(LISTED RECORDS)
----
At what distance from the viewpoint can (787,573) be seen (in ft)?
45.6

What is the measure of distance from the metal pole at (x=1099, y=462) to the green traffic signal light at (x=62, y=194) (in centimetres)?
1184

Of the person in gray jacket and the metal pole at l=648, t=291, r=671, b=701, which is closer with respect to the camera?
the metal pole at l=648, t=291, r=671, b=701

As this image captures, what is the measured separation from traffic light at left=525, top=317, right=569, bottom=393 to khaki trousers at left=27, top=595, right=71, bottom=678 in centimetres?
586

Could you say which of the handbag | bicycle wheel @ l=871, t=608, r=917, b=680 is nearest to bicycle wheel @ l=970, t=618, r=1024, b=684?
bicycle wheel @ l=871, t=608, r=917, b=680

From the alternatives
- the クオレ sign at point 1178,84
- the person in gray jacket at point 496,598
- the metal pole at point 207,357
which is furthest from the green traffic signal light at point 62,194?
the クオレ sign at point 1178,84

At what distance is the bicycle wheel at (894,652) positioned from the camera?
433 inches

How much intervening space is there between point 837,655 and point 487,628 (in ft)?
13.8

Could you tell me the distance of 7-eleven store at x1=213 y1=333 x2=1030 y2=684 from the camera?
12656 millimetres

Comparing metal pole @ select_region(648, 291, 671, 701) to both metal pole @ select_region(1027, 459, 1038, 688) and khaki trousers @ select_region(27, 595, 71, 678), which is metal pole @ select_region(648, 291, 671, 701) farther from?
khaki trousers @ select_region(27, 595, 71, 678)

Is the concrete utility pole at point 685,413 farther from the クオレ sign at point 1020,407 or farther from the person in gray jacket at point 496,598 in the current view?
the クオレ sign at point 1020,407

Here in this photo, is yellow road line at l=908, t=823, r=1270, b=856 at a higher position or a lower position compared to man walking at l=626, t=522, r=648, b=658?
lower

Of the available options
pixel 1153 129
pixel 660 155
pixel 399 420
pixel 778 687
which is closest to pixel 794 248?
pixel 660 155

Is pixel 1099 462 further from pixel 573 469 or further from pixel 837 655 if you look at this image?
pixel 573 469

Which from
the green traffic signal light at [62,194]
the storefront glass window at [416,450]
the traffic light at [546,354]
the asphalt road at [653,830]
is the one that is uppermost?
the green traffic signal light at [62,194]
----
(TASK INSTRUCTIONS)
Reproduce every one of the lines above word for word, leaving nothing out.

(SOLVED PROBLEM)
At what distance from the viewpoint can (787,573) be seen (in ft)?
45.6

What is the measure of distance from the metal pole at (x=1099, y=462) to the green traffic signal light at (x=62, y=194) (in centimetres)?
1184

Of the person in gray jacket and the metal pole at l=648, t=291, r=671, b=701, which is closer with respect to the camera?
the metal pole at l=648, t=291, r=671, b=701

As this image captures, what is the measured separation from traffic light at left=525, top=317, right=569, bottom=393 to khaki trousers at left=27, top=595, right=71, bottom=678 in centimetres?
586

Could you say which of the handbag | bicycle wheel @ l=871, t=608, r=917, b=680 is nearest to bicycle wheel @ l=970, t=618, r=1024, b=684?
bicycle wheel @ l=871, t=608, r=917, b=680

From the alternatives
- the クオレ sign at point 1178,84
- the person in gray jacket at point 496,598
- the metal pole at point 207,357
which is furthest from the green traffic signal light at point 62,194?
the クオレ sign at point 1178,84

At what distance is the bicycle wheel at (894,652) positioned from the camera?
433 inches

How much intervening space is there between point 837,655 and point 487,628 (in ft)?
13.8

Could you tell me the distance of 7-eleven store at x1=213 y1=333 x2=1030 y2=684 from the camera?
12656 millimetres

Comparing metal pole @ select_region(648, 291, 671, 701) to both metal pole @ select_region(1027, 459, 1038, 688) and khaki trousers @ select_region(27, 595, 71, 678), which is metal pole @ select_region(648, 291, 671, 701) farther from?
khaki trousers @ select_region(27, 595, 71, 678)

Is the concrete utility pole at point 685,413 farther from the クオレ sign at point 1020,407 or farther from the person in gray jacket at point 496,598 in the current view?
the クオレ sign at point 1020,407

Here in this photo, is yellow road line at l=908, t=823, r=1270, b=856 at a higher position or a lower position compared to man walking at l=626, t=522, r=648, b=658?
lower

Of the available options
pixel 1153 129
pixel 660 155
pixel 399 420
pixel 778 687
which is closest to pixel 794 248?
pixel 660 155

Is pixel 1099 462 further from pixel 573 469 or further from pixel 837 655 if you look at this image?
pixel 573 469

Which from
the green traffic signal light at [62,194]
the storefront glass window at [416,450]
the traffic light at [546,354]
the asphalt road at [653,830]
is the one that is uppermost?
the green traffic signal light at [62,194]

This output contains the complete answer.